Still, I love to glory in the defiance of expectations. After all, the entire industry survived more than half a century after the government attempted to kill it. In the 1940s, a series of antitrust cases decided by the Supreme Court mandated that the companies that make movies cannot also own the venue in which they are shown. Those decisions smashed the old studio system and marked the end of the old Hollywood. It was decades before we saw recovery.
In a very real way, then, the incredible rise of the local theater represents a magnificent triumph of the power of capitalism over the impositions of the central planners. Despite all odds, despite every intervention and innovation, despite every prediction, they thrive.

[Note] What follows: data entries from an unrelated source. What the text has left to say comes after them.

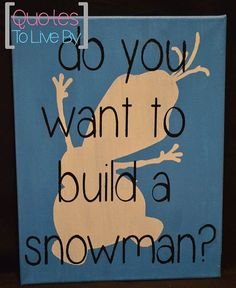 Do you want to build a snowman? Olaf from Disney's Frozen hand painted custom quote canvas-blue, black and white
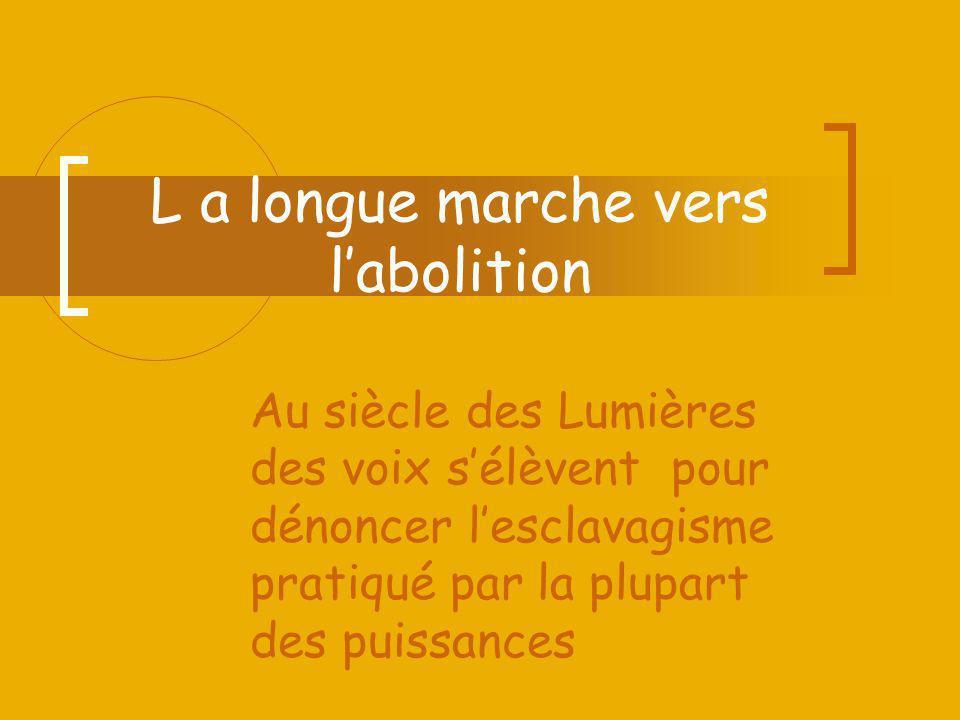 L a longue marche vers l'abolition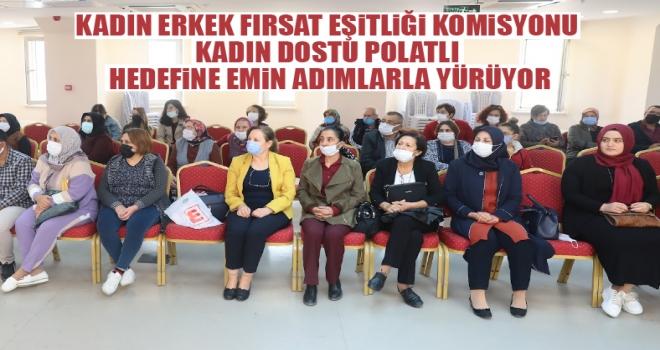 Kadın Erkek Fırsat Eşitliği Komisyonu çalışmalarını sürdürüyor!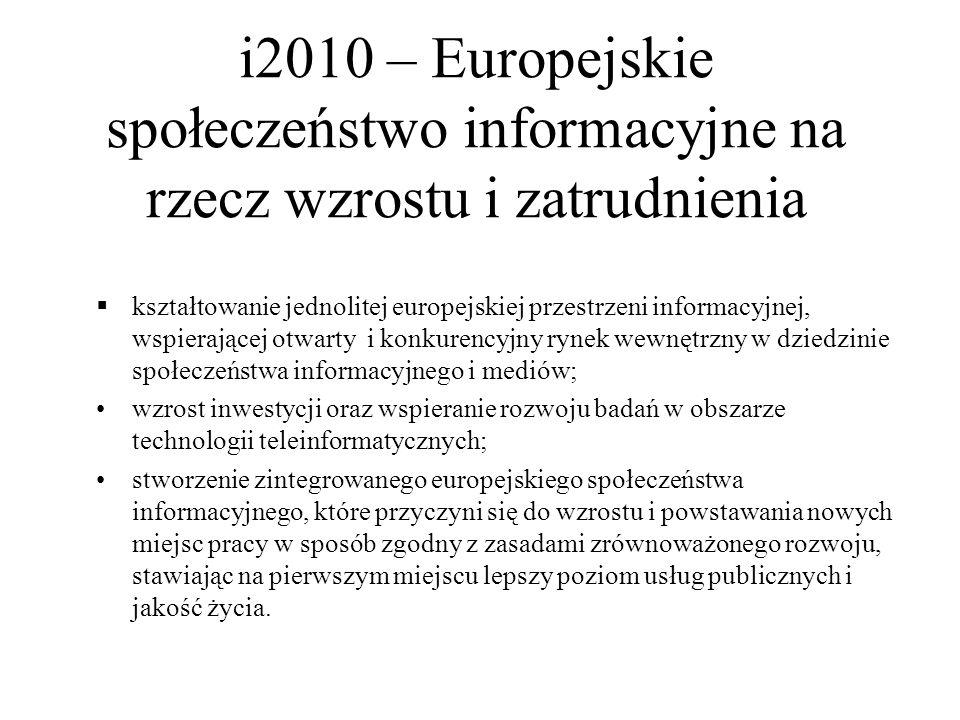 i2010 – Europejskie społeczeństwo informacyjne na rzecz wzrostu i zatrudnienia  kształtowanie jednolitej europejskiej przestrzeni informacyjnej, wspierającej otwarty i konkurencyjny rynek wewnętrzny w dziedzinie społeczeństwa informacyjnego i mediów; wzrost inwestycji oraz wspieranie rozwoju badań w obszarze technologii teleinformatycznych; stworzenie zintegrowanego europejskiego społeczeństwa informacyjnego, które przyczyni się do wzrostu i powstawania nowych miejsc pracy w sposób zgodny z zasadami zrównoważonego rozwoju, stawiając na pierwszym miejscu lepszy poziom usług publicznych i jakość życia.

So, yes, there is a lesson in this.
The market is not just about the power of enterprise to cause institutions to prevail against all odds. It’s about the implausible and unpredictable shape of a world driven by human volition and forever tested by profit-and-loss signals. No one can know for sure what will and will not thrive, and, hence, no one is really in a position to regulate the process or results. More than that, it’s because of the beautiful uncertainty and the unknowability of emergent patterns that no one will finally rule this world. We must leave that to the revealed shape of human choice, which is forever in process, in saecula saeculorum.